Isla kembali berlari menuju halte dan langsung memasuki bus yang sudah sampai di sana. Gadis itu melihat ada kursi kosong dan langsung mendudukkan tubuhnya di sana, tepat di sebelah jendela.
"Hampir saja." Isla membuang napasnya pelan seraya menyandarkan punggungnya dan menatap pemandangan yang ia lewati di luar sana.
"Lukamu sudah membaik?" Tiba-tiba seseorang berujar.
Tunggu, suara ini—
Isla dengan segera menolehkan kepalanya ke sebelah dan ia menemukan Tao yang entah kapan sudah duduk di sebelahnya.
"Kau—" Kedua mata gadis itu membulat.
"Hmm ... masih ada bekasnya, ya." Tao mengamati wajah Isla yang masih dihiasi oleh beberapa luka yang sudah mengering. "Pemulihanmu cepat juga, ya."
Isla dengan segera membuang pandangannya kembali ke luar jendela, "Aku tak mengatakan apa-apa pada Rhys, sesuai yang kau perintahkan waktu itu," ujarnya.
"Ya, aku tahu. Aku bisa tahu soal itu bahkan meskipun kau tidak mengatakannya padaku sama sekali," ujar Tao.
"Kurasa Rhys tak mengatakan soal apa-apa tentang semalam yang dia berusaha menelusuri pikiran dan hatinya," batin Tao. "Rhys pasti sudah mencurigainya."
"Terima kasih." Tiba-tiba Isla berujar.
Tao melirik gadis di sebelahnya, "Untuk?"
"Kau sudah menolongku dan Rhys," ujar Isla tanpa mengalihkan pandangannya dari pemandangan yang ada di luar. "Kau, juga melepaskanku sewaktu berhasil menangkapku. Kau bahkan juga tak memberitahu Kai dan yang lainnya, padahal itu adalah kesempatan yang bagus."

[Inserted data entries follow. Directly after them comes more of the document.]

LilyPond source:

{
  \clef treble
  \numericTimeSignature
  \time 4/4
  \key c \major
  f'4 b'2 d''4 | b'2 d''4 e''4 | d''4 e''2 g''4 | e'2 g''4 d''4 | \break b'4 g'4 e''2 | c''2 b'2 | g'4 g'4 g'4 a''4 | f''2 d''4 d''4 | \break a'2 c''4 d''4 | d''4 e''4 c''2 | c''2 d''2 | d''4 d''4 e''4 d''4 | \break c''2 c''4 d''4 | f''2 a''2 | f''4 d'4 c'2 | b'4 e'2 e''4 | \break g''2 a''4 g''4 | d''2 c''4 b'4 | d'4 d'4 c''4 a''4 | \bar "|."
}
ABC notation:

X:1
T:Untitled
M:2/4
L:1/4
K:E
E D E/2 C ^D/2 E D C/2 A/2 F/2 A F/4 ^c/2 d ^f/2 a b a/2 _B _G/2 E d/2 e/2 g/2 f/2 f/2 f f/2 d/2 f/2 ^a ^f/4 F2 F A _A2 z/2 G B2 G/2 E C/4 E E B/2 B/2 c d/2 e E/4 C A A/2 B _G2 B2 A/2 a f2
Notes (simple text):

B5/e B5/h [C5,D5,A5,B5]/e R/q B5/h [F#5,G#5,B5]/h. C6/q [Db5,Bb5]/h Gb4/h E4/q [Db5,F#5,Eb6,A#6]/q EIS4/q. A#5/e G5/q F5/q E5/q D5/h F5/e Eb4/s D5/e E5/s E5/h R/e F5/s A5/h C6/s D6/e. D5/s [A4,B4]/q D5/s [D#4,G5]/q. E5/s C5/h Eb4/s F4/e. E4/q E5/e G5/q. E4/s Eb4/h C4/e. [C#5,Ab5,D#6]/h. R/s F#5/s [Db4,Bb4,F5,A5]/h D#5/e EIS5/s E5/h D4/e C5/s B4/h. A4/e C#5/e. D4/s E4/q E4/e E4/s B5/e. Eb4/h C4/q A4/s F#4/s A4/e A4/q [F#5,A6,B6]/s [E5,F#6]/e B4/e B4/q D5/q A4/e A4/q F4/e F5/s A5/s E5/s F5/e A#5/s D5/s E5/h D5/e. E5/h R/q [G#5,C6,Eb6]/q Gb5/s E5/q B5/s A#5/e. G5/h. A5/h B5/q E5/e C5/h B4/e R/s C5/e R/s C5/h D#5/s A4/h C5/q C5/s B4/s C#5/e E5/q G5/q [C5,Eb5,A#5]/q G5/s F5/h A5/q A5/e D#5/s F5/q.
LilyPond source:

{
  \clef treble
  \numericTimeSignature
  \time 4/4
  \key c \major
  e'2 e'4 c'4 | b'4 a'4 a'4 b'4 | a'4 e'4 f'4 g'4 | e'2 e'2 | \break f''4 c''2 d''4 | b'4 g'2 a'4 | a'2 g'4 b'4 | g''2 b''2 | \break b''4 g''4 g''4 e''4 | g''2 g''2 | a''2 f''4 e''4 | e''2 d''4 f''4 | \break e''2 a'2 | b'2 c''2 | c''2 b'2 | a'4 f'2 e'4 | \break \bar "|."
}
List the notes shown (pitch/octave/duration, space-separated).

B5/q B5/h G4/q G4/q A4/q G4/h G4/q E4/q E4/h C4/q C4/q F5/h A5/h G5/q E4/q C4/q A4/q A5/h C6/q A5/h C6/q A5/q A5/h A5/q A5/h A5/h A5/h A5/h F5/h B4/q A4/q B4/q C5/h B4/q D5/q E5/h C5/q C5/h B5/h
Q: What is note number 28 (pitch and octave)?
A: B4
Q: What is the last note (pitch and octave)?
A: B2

"Membunuhmu itu hal yang mudah. Tanpa bantuan dari Kai dan juga yang lainnya, aku bisa membunuhmu kapan saja dan di mana saja, bahkan tanpa harus menyentuhmu."
Kedua alis milik Isla lalu bertaut. Gadis itu lalu menoleh ke sebelahnya dan Tao sudah tak ada di sana. Pria itu sudah berteleportasi ke tempat lain.
Isla seketika dibuat bingung. Kenapa Tao bisa dengan mudah muncul di hadapannya tapi hal itu justru tidak berlaku untuk Kai yang notabene-nya adalah pengguna teleportasi? Pria itu dan juga teman-temannya yang lain sudah beberapa hari terakhir tak menampakkan batang hidungnya di hadapannya maupun di hadapan Rhys, sementara Tao bisa dengan mudah menemuinya.
Bersamaan dengan itu, bus yang Isla tumpangi pun sampai di sekolah. Gadis itu segera turun dan ia mencoba tak memikirkan kalimat Tao yang dikatakan padanya beberapa saat lalu.
Isla mempercepat langkahnya dan tak sabar menemui teman-temannya, terutama Teresa, walaupun ia yakin kalau Teresa akan bereaksi heboh saat melihat bekas-bekas luka yang menggores permukaan wajahnya walau pun sudah mengering.